● Work required
Retype all of the data. Every line must match exactly.

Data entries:
▬▬▬▬▬▬
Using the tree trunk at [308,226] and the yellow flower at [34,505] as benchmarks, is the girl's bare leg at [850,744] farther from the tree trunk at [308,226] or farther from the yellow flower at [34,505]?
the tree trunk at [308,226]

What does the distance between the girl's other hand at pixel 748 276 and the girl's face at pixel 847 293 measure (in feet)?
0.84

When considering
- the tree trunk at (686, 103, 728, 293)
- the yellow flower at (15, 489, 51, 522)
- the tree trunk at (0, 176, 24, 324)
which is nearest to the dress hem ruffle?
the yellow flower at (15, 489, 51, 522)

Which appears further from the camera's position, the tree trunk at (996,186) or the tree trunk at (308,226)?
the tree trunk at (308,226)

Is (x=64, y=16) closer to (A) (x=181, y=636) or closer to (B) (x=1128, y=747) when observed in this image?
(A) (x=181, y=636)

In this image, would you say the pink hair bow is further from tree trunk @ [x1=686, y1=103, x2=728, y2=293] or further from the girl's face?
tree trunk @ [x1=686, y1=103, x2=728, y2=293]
▬▬▬▬▬▬
● Task response
Using the tree trunk at [308,226] and the yellow flower at [34,505] as benchmarks, is the girl's bare leg at [850,744] farther from the tree trunk at [308,226] or farther from the yellow flower at [34,505]?
the tree trunk at [308,226]

What does the distance between the girl's other hand at pixel 748 276 and the girl's face at pixel 847 293 measure (in feet)?
0.84

When considering
- the tree trunk at (686, 103, 728, 293)
- the yellow flower at (15, 489, 51, 522)
- the tree trunk at (0, 176, 24, 324)
which is nearest to the dress hem ruffle?
the yellow flower at (15, 489, 51, 522)

Which appears further from the camera's position, the tree trunk at (996,186) or the tree trunk at (308,226)?
the tree trunk at (308,226)

Is (x=64, y=16) closer to (A) (x=181, y=636) or closer to (B) (x=1128, y=747) when observed in this image?
(A) (x=181, y=636)

In this image, would you say the pink hair bow is further from tree trunk @ [x1=686, y1=103, x2=728, y2=293] or further from the girl's face?
tree trunk @ [x1=686, y1=103, x2=728, y2=293]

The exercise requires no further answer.